Passionate Pursuits: David Seelow, PhD, Director of Writing Programs
11/5/12 4:30 PM
By Excelsior Life News Staff
Excelsior Life sat down with David for “Passionate Pursuits” to discuss his piece, what drew him to the comics as a child, and the similarities between today’s comic writers and Charles Dickens and other great fiction writers of the past.
Your lifetime love of comics began at an early age. Do you remember your first comic that you ever purchased?
Comics came out every Tuesday at our local variety store in Broadalbin. I would run down the hill with my pals to buy the latest editions of the super hero comics after school. Comics cost only 10 cents when I first started buying them. I bought every first edition of Spiderman and issue #4 of The Fantastic Four.
What drew you to comics, and eventually, graphic novels? What is it about the story telling that interests you?
I like the inter-animation of image and text.
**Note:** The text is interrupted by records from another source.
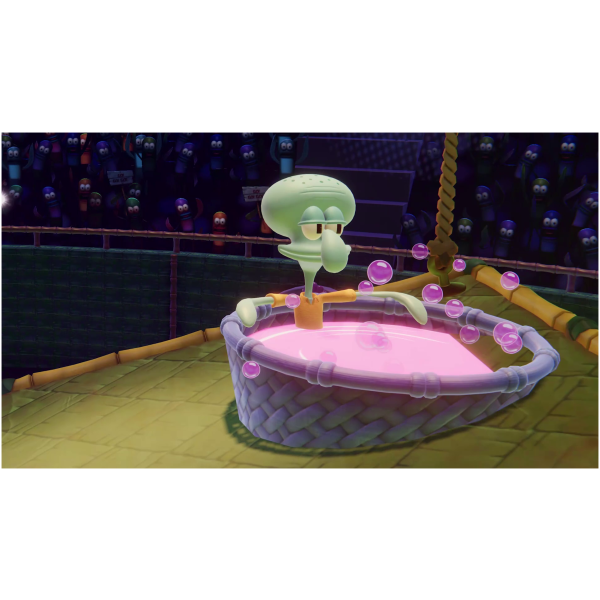 Nickelodeon All-star Brawl 2 (Playstation 5) - Image 3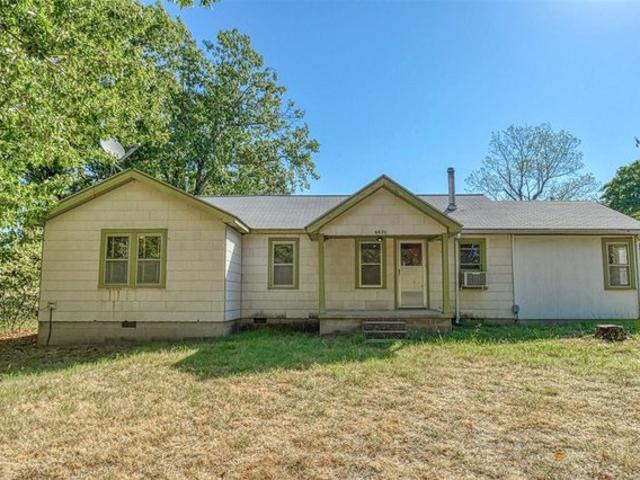 House for sale in Wellston, Lincoln County
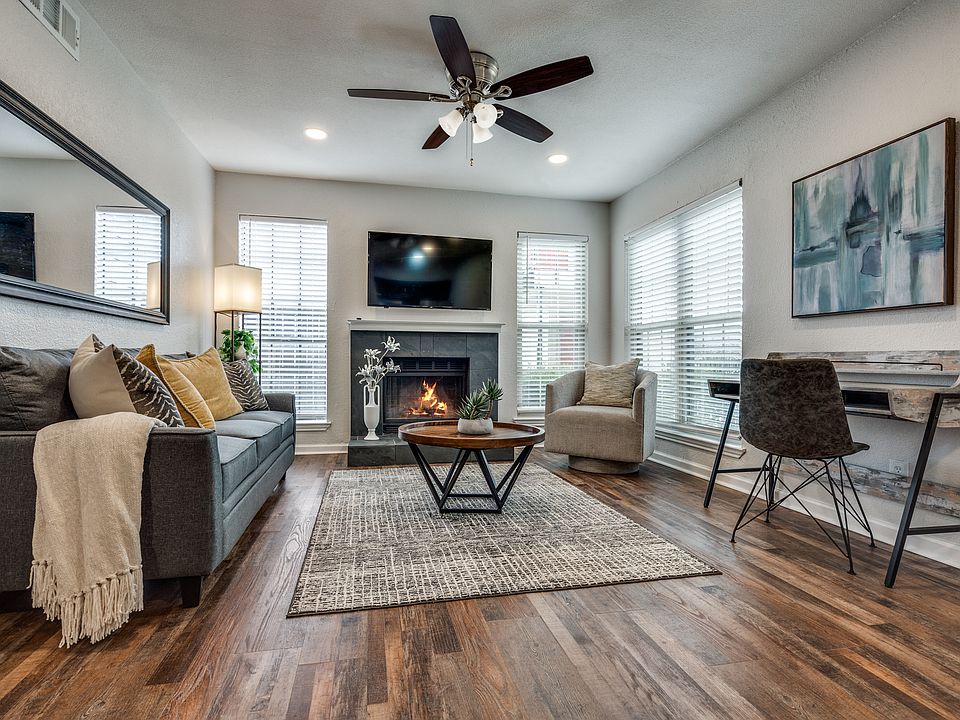1st image of 7621 McCallum Blvd APT 107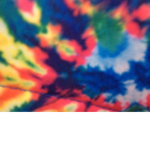 Tie dye squad!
In particular the art of Jack Kirby and his dynamic superheroes inspired me to continue reading.
We have lived in a visual age for some time now, probably since the supremacy of TV as an entertainment media, and, for sure, now we live in a multimodal age of multiple learning styles dominated by the image. Life on the screen is a life defined by the consumption of images and comic book readers need to decode both text and image to negotiate the meaning of a graphic text.
Graphic novels have now superseded the superhero limitation of most comics to present sophisticated multilayered narratives that represent the complexity of life in a way Dickens and Hardy did over 100 years ago at the height of fictional narrative.
What are your thoughts on the recent box office success of comic characters – are comics now officially part of mainstream America?
Yes, both Marvel and DC are major corporations that have successfully merchandised their characters to mainstream America. I suspect we like to idealize heroes and transcend our often mundane lives in a poor economy.
Which comic character would best describe you?
I'll refrain from that difficult question and say I most think about the character of Batman - he does not kill, but does establish an in-depth vision of life representing the ultimate good. He has no super powers but uses training and intelligence to aid his crime fighting. Finally, Batman is rich- and who wouldn't want to be rich and glamorous? That's part of our celebrity obsessed age that even us so-called intellectuals can fall prey to. On the other hand, he is a dark knight and that's troubling, an anti hero too. In other words, the character is a complex enigma like most humans when you delve into the matter.
What are some of your contemporary favorite graphic fiction novels?
There are so many!
Maus: It won the Pulitzer Prize and deservedly so - a brilliant and wholly original way to describe the experience of the Holocaust.
Watchmen: The ultimate superhero story and the deconstruction of the superhero mythos by a masterful story teller, Alan Moore.
Persepolis: A brilliant coming of age story that portrays revolutionary Iran in 1979 and the surrounding years
Fun Home: Another coming of age story that grapples with sexual identity while representing a literary feast of allusions modeled on the 20th century’s greatest writers such as James Joyce,
Ghost World: A beautiful understated satire of suburban America and teen angst.
DayTripper: A Brazilian marvel about writing.
So, what is the focus of your recent piece in the English Record?
It is a new genre of writing called graphic fiction; an extended form of the comic book but more serious, varied and complex in its narration.
What was your motivation for writing it?
I designed a course on The Graphic Novel for RPI in summer 2004. It is now the most popular Humanities course in the summer.
Who would be most interested in reading your article?
All high school and college English and reading instructors.
What do you hope readers take away from your piece?
A brief history of the genre, why it is important for motivating today's reluctant readers, and how to teach the genre in the classroom.